- **About this task**: Each line in the records below, from the one that contains "interacting: 16%" to the one that contains "A: Impala (Aepyceros melampus).", should be reproduced exactly, the first and last included.

=== Provided entries ===

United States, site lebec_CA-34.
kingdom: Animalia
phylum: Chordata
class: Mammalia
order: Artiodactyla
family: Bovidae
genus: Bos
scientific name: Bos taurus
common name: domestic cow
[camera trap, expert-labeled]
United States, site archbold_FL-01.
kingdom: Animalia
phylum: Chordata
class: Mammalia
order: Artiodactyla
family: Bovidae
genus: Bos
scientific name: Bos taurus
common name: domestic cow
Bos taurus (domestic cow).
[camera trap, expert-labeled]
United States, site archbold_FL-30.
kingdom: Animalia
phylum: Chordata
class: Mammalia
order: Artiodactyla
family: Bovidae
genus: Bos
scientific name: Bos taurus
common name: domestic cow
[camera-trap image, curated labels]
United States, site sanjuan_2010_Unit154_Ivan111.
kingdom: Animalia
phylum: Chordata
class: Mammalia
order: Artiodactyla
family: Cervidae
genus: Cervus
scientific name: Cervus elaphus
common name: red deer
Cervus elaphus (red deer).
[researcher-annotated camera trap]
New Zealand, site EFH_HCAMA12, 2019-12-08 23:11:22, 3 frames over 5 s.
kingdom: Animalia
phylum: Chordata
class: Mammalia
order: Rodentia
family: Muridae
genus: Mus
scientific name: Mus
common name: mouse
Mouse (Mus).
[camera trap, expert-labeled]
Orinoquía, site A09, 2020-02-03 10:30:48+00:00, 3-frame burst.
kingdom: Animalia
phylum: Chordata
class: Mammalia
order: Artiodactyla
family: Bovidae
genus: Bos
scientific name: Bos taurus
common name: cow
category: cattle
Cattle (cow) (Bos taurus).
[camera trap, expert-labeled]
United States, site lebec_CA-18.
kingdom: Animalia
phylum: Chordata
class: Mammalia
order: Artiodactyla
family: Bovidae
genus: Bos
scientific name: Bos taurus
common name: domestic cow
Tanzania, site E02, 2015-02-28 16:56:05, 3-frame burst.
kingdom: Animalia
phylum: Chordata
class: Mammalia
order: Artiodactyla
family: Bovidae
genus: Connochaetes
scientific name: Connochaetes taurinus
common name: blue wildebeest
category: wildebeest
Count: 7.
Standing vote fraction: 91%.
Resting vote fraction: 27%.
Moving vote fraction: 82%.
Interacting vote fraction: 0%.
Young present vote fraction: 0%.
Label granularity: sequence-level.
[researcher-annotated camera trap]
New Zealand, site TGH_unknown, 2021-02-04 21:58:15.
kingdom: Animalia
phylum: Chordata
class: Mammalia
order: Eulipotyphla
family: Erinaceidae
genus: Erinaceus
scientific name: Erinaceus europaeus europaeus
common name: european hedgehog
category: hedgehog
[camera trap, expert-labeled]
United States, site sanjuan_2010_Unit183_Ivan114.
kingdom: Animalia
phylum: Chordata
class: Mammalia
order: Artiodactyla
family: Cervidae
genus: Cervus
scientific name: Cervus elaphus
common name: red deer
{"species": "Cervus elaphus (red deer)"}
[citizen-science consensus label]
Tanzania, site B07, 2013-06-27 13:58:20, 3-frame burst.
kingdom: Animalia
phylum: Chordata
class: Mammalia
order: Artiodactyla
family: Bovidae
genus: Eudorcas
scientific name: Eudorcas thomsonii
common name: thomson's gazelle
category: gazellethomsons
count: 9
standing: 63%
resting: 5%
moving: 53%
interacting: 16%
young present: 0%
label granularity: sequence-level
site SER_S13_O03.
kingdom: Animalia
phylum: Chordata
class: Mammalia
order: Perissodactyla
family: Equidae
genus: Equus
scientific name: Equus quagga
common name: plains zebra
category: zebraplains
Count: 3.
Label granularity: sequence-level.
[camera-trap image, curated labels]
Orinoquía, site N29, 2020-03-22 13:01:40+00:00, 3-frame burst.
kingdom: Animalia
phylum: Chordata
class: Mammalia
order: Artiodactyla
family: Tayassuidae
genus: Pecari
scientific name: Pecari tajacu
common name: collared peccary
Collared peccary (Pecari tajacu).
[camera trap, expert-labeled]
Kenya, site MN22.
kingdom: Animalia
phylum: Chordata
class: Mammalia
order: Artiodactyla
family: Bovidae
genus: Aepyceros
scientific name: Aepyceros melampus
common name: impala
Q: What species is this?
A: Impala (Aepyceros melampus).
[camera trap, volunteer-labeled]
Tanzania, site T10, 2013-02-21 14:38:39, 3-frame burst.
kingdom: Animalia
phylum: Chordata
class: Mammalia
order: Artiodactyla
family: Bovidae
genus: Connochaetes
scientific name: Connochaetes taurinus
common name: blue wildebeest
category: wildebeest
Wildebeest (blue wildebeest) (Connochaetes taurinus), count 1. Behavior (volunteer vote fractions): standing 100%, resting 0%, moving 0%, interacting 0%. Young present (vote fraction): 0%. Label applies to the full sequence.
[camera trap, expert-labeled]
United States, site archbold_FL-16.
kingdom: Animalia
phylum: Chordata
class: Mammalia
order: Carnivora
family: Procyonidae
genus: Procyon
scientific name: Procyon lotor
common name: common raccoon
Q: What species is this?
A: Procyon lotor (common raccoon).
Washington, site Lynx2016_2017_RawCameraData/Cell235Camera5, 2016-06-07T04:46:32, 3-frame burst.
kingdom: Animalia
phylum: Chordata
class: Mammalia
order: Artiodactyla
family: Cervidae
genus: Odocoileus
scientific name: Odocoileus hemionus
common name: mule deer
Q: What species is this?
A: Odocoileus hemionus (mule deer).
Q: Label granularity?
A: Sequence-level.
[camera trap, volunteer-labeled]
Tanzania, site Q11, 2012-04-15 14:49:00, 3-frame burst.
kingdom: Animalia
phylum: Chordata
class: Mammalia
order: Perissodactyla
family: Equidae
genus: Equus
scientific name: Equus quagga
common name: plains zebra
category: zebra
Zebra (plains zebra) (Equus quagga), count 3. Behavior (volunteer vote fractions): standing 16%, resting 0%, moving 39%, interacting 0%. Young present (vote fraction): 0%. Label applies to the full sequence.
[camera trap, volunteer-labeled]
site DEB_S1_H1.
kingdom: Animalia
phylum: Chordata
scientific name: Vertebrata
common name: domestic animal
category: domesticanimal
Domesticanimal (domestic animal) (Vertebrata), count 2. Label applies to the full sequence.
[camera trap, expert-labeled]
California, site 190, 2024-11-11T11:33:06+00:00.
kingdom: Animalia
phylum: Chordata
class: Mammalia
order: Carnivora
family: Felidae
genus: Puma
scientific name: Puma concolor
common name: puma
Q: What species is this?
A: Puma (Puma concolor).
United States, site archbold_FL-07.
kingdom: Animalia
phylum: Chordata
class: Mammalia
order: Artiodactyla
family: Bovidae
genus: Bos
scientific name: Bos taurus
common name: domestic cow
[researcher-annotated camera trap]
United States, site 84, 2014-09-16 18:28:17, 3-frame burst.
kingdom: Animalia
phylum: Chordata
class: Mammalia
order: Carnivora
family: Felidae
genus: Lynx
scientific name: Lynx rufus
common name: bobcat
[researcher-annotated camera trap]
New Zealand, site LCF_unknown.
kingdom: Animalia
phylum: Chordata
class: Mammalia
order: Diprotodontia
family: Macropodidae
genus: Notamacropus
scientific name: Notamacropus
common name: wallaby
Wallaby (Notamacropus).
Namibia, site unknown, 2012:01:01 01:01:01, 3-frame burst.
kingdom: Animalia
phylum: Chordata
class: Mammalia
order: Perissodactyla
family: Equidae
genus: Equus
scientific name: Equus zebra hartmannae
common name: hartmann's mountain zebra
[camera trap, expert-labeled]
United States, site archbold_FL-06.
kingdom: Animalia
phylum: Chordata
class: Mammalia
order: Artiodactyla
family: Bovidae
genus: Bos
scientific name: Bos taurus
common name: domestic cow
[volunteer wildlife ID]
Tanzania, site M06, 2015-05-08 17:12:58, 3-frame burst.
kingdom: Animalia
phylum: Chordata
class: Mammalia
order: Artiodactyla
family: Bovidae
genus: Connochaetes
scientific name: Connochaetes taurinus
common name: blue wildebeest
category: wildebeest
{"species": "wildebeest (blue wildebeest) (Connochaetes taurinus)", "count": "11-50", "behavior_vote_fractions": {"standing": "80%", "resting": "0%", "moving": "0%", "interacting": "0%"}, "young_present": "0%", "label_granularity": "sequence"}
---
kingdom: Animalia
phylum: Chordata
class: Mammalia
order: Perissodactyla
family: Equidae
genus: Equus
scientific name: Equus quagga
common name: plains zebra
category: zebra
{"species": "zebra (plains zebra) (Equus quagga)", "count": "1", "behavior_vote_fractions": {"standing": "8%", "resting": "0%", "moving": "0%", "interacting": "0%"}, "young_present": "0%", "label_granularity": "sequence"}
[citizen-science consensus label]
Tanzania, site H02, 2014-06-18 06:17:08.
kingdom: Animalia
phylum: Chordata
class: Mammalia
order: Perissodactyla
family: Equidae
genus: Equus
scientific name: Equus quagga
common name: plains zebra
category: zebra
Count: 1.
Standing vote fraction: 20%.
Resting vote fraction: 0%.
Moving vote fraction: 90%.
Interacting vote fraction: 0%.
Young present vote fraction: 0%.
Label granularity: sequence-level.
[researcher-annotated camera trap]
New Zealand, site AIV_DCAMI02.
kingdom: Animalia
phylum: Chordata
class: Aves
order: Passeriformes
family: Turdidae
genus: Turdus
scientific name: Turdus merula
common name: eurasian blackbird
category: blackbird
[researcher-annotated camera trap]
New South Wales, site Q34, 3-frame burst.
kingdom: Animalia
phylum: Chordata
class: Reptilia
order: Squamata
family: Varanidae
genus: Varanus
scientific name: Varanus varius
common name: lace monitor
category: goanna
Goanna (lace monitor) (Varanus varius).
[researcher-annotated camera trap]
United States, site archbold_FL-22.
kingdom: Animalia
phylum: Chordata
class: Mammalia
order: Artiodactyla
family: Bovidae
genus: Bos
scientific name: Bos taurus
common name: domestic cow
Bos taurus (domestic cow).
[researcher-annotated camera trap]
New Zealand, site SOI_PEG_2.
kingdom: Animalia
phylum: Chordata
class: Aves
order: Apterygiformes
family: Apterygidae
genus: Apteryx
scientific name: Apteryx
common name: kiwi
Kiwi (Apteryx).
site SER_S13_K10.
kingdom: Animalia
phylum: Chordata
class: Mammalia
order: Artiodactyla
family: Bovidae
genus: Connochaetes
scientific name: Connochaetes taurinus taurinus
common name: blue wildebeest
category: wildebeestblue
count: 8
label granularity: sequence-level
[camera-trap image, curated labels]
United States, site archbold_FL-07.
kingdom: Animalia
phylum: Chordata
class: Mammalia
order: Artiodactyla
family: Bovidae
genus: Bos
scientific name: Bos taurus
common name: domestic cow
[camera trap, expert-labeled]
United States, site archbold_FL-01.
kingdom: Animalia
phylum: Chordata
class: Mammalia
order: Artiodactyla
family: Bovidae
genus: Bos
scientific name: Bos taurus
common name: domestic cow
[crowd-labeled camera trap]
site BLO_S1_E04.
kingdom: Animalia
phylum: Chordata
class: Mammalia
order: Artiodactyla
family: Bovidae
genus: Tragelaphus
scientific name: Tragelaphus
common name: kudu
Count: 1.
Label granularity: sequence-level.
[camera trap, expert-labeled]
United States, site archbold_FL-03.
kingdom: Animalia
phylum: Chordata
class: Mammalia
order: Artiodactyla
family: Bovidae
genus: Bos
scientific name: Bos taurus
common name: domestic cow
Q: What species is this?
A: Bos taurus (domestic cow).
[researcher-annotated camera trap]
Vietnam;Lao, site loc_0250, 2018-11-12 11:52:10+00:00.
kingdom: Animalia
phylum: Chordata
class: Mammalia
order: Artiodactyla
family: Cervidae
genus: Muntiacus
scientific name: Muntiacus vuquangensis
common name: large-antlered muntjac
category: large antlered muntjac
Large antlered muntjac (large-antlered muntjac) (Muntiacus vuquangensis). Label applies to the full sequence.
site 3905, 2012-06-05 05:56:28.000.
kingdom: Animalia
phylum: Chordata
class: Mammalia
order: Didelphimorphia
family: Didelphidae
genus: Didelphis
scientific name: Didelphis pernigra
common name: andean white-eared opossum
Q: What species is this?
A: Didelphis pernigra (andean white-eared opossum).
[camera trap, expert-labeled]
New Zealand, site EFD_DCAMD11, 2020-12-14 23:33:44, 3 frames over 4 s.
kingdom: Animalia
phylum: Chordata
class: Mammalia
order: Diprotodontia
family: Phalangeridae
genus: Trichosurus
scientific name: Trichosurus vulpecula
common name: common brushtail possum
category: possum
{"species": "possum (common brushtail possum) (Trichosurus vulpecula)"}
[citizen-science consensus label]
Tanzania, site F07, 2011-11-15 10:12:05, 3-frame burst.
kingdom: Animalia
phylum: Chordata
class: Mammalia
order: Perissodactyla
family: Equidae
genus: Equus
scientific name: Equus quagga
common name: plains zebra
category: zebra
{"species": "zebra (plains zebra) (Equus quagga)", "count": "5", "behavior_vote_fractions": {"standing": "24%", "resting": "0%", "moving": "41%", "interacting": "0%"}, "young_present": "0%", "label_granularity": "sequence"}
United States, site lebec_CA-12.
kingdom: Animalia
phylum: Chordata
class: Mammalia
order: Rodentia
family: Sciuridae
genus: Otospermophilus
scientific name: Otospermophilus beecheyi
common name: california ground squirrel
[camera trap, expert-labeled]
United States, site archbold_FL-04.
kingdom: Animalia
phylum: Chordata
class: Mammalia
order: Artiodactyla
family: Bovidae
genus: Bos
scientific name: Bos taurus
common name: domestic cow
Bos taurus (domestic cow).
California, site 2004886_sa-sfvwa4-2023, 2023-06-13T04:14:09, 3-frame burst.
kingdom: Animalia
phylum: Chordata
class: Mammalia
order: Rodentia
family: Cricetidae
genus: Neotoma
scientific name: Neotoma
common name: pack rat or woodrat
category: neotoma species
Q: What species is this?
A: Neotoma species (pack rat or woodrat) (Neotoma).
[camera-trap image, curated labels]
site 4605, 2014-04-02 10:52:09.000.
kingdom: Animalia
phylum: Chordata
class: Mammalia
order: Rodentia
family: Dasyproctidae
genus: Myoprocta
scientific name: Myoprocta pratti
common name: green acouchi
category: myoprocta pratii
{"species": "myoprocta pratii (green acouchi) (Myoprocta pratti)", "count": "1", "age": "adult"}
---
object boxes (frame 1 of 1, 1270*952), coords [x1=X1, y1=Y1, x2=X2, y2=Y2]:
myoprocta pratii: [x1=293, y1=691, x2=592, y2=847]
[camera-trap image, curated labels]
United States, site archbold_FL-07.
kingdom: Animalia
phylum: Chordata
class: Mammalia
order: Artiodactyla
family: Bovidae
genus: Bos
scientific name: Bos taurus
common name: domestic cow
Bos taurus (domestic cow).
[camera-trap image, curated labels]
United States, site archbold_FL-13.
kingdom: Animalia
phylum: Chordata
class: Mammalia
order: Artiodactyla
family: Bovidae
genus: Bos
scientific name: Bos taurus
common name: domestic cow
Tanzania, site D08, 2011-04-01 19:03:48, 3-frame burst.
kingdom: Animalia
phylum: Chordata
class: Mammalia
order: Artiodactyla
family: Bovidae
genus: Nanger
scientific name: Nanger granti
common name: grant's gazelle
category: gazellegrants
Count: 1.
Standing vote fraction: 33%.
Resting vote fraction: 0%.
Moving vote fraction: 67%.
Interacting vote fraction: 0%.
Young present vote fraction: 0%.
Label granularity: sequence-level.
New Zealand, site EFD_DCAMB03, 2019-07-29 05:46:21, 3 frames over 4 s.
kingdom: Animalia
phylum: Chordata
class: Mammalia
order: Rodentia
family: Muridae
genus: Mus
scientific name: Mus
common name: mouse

===

- **Solved exercise**:
interacting: 16%
young present: 0%
label granularity: sequence-level
site SER_S13_O03.
kingdom: Animalia
phylum: Chordata
class: Mammalia
order: Perissodactyla
family: Equidae
genus: Equus
scientific name: Equus quagga
common name: plains zebra
category: zebraplains
Count: 3.
Label granularity: sequence-level.
[camera-trap image, curated labels]
Orinoquía, site N29, 2020-03-22 13:01:40+00:00, 3-frame burst.
kingdom: Animalia
phylum: Chordata
class: Mammalia
order: Artiodactyla
family: Tayassuidae
genus: Pecari
scientific name: Pecari tajacu
common name: collared peccary
Collared peccary (Pecari tajacu).
[camera trap, expert-labeled]
Kenya, site MN22.
kingdom: Animalia
phylum: Chordata
class: Mammalia
order: Artiodactyla
family: Bovidae
genus: Aepyceros
scientific name: Aepyceros melampus
common name: impala
Q: What species is this?
A: Impala (Aepyceros melampus).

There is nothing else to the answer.